The dismissal was without prejudice, which means plaintiffs can re-file the suit, and Oguss said he intends to do so.
“We suffered a very strange fate on Friday,” Oguss said. “… The only thing we had to do is prove that (apartment) sales had occurred before 1987, before the declaration of bylaws were written.” Oguss claimed Strauss had evidence Oguss said would legally invalidate the building’s bylaws but failed to submit it to the court.
“We’re wondering if this is merely gross negligence or truly willful misconduct,” Oguss said. “The suspicion of my board is that this is willful misconduct.”
The dismissal upholds the authority of the building’s original board of directors chaired by Macomber, a board Oguss claimed was improperly controlled through proxy votes by building leaseholder Herbert Arata.
“As I said all along, the truth will prevail,” Kevin Aoki of Property Professionals said Tuesday. Aoki, who was the building’s former managing agent, is Sadao Aoki’s son and Arata’s nephew.
Honolulu attorney George Van Buren was appointed as a receiver for the property due to financial gridlock and non-payment of bills caused by the battle of the boards. Valenciano terminated the receivership as part of his ruling. Van Buren said he will turn over maintenance fee funds collected from unit owners to the Macomber board.
The building had been more than $200,000 in arrears in paying its electric bill to Hawaii Electric Light Co., and the utility had threatened in February to turn the lights out at the six-floor Hilo building if payments were not paid.

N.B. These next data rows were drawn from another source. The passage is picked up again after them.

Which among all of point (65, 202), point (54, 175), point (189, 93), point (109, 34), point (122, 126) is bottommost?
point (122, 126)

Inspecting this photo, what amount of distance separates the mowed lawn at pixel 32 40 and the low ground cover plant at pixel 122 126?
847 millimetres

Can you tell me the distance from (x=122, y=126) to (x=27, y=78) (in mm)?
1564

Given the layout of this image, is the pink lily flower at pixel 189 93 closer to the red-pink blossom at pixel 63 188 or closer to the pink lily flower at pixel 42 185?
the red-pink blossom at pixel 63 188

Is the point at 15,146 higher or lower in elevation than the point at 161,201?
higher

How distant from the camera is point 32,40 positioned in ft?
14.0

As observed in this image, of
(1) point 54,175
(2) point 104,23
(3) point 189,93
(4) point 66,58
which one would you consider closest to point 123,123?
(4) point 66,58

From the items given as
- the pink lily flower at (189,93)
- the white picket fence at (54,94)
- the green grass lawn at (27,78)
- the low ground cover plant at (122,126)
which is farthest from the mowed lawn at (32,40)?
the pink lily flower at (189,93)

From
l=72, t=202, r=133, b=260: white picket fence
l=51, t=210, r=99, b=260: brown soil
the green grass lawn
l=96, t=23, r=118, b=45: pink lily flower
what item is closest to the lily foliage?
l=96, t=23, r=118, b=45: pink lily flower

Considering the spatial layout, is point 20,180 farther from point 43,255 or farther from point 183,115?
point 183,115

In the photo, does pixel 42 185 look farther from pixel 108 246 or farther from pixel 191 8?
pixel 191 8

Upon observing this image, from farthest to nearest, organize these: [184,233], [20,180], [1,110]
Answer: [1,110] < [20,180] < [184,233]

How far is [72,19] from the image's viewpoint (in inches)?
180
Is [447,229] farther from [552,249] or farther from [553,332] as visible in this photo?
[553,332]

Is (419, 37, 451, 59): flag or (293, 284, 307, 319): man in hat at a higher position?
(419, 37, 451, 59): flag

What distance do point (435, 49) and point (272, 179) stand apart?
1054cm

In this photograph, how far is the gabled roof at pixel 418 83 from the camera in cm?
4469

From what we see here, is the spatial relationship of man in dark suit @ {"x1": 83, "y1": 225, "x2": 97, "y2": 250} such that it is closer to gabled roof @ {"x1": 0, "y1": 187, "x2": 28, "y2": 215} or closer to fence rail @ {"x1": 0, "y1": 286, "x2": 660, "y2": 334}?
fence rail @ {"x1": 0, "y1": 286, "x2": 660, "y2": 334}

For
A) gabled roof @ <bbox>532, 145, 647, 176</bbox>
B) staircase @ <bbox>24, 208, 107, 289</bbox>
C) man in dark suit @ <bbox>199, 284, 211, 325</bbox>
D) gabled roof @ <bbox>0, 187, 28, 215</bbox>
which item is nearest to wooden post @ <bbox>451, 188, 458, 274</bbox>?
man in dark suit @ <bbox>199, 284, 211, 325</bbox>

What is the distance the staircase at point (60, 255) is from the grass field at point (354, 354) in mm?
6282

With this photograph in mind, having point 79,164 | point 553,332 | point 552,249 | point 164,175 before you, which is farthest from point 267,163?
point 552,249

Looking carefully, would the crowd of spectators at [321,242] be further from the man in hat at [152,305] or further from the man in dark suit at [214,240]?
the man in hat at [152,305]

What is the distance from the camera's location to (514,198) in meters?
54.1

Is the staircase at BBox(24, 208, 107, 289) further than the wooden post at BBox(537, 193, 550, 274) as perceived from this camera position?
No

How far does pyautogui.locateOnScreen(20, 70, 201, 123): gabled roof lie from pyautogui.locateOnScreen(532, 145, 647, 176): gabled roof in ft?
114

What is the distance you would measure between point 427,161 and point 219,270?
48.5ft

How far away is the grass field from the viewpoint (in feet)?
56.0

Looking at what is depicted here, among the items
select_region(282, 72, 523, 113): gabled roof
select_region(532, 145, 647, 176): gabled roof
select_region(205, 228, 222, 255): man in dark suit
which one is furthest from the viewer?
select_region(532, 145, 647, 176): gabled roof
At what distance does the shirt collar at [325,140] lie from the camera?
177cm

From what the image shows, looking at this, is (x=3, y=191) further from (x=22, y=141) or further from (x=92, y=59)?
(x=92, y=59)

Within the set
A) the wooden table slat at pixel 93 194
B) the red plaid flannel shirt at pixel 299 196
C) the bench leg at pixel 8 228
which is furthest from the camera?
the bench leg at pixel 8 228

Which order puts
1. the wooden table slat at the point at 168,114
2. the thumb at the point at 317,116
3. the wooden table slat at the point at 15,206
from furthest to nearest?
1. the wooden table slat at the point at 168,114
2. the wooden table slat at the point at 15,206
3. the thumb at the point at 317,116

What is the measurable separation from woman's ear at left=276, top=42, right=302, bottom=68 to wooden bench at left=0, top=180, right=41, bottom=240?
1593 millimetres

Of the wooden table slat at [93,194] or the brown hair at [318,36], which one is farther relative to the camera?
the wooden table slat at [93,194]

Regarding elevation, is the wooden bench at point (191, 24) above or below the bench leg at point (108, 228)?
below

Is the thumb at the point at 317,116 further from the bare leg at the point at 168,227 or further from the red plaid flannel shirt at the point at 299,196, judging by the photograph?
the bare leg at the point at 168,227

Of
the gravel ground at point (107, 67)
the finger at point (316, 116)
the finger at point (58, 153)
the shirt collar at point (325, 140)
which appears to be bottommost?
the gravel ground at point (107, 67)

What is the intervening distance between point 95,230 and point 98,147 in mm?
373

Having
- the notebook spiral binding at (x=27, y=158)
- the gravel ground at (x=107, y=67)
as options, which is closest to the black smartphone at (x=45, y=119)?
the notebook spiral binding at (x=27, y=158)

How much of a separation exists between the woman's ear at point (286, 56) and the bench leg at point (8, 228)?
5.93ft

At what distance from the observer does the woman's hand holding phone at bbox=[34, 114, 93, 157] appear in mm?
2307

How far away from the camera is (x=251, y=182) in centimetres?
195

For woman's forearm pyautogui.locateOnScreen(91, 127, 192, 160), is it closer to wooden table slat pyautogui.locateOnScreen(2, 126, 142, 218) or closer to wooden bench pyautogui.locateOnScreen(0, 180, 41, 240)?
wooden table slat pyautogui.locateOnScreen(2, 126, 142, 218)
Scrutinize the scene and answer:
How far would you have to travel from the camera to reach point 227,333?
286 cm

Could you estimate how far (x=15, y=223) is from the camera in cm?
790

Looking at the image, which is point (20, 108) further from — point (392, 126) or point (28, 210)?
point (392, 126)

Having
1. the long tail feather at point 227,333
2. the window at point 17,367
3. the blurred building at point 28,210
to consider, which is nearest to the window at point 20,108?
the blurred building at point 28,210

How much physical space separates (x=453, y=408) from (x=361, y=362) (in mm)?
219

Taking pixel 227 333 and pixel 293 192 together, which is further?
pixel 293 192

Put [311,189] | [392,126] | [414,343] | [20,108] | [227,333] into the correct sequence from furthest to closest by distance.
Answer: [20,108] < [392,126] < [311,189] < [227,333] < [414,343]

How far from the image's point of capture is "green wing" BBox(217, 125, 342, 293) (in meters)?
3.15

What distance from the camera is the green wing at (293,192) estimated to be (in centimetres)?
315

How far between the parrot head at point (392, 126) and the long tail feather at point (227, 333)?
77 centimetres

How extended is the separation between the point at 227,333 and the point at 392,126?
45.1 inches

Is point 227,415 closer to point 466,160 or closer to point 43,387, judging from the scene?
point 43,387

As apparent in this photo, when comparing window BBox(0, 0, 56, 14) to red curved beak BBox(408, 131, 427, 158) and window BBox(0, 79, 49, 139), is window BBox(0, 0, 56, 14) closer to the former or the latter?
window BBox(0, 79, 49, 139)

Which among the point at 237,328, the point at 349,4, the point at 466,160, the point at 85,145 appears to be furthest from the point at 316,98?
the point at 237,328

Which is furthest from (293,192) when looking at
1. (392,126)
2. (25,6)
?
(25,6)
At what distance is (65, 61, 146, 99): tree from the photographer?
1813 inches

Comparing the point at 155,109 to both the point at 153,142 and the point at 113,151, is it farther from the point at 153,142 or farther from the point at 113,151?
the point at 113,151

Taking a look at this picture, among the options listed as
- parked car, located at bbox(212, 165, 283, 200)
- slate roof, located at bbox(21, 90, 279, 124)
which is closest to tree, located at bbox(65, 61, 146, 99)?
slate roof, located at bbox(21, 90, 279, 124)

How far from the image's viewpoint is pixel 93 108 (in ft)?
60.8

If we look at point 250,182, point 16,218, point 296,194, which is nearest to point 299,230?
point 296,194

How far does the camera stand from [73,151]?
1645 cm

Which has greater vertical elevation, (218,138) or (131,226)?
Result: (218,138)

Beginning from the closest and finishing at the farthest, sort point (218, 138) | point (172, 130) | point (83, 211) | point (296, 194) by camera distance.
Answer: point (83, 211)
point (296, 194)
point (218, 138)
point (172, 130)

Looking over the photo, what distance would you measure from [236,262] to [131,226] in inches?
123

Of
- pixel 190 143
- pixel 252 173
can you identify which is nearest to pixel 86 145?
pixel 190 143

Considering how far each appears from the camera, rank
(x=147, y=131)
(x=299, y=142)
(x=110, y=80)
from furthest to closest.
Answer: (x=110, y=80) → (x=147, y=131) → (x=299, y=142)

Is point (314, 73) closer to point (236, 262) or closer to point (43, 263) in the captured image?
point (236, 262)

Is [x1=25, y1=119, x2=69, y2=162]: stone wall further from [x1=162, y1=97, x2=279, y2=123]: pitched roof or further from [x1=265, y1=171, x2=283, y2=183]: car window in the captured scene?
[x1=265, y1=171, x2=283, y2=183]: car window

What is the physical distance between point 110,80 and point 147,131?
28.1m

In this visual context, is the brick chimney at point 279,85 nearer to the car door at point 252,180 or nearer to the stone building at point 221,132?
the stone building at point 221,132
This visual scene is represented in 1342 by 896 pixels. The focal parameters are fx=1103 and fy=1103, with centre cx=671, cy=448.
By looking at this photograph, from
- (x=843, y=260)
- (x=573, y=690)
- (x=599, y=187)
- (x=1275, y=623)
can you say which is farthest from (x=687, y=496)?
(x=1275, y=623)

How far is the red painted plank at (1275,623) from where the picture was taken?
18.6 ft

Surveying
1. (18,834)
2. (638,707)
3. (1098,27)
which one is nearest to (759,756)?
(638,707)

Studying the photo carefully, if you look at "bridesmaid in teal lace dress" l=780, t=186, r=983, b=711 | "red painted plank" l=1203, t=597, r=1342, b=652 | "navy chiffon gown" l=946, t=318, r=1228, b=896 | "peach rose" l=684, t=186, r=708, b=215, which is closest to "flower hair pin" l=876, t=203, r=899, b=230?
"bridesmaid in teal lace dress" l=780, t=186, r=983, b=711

In April, the utility said Van Buren was making progress in paying the outstanding bill. Van Buren said Tuesday “at least” $150,000 is still owed HELCO.
The building’s managing agent, Richard Emery of Hawaii First, called the ruling “very good news, because we know now who is in charge, and we can move forward in a positive way,” and added he and the board “are doing our best to make payments to them.”
“If we look at ownership (of apartment units), we had some paying this rogue board, we had some paying the receiver, and you had some waiting to hear from the judge,” Emery said. “Now that the judge has made his decision, we’re expecting those who had been waiting to make their payments and in very short order we should be in a position to pay everybody.
“I feel we can move forward and get Country Club-Hawaii squared away. They have a lot of opportunity, and if we can get everybody working together through the elected board of directors, we can solve all their problems in the next few months.”
Another lawsuit brought by Oguss’ group, which names Arata, his wife, Alyce Arata, both Aokis, Property Professionals and Ala Kai Realty is still active. That suit alleges misuse of apartment owners’ common area maintenance fees to operate the building’s hotel operation and pay its state transient accommodations taxes.
Valenciano is also the judge in that case, and his ruling Oguss’ group lacks legal standing to sue could have implications in that case, as well.
“I haven’t actually seen the written order …,” said Peter Steinberg, Oguss’ attorney for the still-active lawsuit. “We are studying the outcome and can’t really comment yet.”
Emery predicted a similar outcome.
“They didn’t have the standing to file the (first) suit, so you can pretty much figure out what’s gonna happen on that one,” he said. “The judge basically said … the Pearl Macomber board is the correct board.”
Neither Strauss nor Macomber returned phone calls Tuesday or Wednesday.